**Work to complete**
Search the material below for the string "iPhone" and list each line that holds it.

◆ ◆ ◆

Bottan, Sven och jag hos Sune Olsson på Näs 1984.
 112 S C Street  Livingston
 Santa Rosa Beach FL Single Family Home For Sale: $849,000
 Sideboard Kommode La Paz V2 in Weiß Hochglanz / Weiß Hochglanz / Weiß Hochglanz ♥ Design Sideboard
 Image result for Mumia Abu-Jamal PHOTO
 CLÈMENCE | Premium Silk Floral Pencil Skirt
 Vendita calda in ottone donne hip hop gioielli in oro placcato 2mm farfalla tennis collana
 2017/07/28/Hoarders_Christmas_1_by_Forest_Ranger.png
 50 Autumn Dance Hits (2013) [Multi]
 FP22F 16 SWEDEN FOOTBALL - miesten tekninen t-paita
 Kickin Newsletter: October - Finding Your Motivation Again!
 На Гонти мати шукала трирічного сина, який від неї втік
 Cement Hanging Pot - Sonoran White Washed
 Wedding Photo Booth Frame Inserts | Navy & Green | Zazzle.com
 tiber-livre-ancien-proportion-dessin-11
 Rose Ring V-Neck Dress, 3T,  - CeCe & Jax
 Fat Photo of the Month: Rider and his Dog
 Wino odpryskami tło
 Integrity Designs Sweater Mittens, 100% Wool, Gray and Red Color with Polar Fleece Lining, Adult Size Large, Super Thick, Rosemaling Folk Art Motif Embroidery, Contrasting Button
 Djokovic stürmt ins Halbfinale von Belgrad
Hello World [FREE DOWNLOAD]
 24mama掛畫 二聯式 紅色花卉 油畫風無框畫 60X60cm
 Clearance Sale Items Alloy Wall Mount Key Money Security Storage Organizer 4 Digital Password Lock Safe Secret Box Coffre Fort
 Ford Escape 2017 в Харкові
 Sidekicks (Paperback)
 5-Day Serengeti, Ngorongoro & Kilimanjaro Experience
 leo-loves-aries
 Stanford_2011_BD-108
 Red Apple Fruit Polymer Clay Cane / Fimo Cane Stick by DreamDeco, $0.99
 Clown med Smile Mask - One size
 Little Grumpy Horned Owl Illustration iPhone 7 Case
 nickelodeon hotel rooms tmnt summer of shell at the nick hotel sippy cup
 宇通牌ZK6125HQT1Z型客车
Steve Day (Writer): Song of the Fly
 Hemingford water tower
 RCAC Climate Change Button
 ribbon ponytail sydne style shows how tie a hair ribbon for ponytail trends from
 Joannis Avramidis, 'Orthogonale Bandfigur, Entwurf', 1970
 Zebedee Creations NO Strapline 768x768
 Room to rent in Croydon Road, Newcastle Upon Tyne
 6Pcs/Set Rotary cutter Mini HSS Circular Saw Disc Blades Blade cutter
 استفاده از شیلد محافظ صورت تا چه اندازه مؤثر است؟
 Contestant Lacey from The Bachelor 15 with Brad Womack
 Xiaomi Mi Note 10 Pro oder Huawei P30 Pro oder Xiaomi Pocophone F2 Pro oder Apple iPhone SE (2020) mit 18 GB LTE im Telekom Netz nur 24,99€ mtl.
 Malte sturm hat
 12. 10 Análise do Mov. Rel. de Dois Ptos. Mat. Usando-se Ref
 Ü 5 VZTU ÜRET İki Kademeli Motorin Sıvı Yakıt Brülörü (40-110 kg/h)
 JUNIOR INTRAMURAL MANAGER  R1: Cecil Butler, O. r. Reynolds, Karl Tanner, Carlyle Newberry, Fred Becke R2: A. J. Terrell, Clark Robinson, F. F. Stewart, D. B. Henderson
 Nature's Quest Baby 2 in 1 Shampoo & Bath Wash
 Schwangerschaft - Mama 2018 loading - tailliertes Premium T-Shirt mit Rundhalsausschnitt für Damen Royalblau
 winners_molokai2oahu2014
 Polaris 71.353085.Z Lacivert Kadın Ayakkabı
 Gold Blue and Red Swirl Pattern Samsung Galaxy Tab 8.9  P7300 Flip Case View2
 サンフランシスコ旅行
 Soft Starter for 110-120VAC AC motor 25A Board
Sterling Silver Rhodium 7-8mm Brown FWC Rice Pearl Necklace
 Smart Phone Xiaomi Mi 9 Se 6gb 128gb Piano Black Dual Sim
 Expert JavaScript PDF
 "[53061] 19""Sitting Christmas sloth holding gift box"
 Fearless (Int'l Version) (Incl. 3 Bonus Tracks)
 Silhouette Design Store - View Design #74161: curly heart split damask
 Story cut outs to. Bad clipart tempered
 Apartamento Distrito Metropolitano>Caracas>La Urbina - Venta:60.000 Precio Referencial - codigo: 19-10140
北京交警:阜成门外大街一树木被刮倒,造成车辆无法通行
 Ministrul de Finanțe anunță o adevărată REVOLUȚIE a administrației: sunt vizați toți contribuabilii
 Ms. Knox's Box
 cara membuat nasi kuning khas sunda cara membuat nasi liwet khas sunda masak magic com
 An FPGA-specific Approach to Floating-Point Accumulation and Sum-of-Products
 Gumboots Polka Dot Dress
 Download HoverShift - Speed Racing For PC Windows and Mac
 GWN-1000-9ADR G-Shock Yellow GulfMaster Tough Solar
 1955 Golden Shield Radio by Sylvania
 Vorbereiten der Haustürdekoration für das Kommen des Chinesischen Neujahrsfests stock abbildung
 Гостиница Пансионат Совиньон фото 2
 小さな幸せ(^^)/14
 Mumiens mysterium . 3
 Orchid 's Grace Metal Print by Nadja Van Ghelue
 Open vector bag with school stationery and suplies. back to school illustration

◆ ◆ ◆

**Answer below**
 Little Grumpy Horned Owl Illustration iPhone 7 Case
 Xiaomi Mi Note 10 Pro oder Huawei P30 Pro oder Xiaomi Pocophone F2 Pro oder Apple iPhone SE (2020) mit 18 GB LTE im Telekom Netz nur 24,99€ mtl.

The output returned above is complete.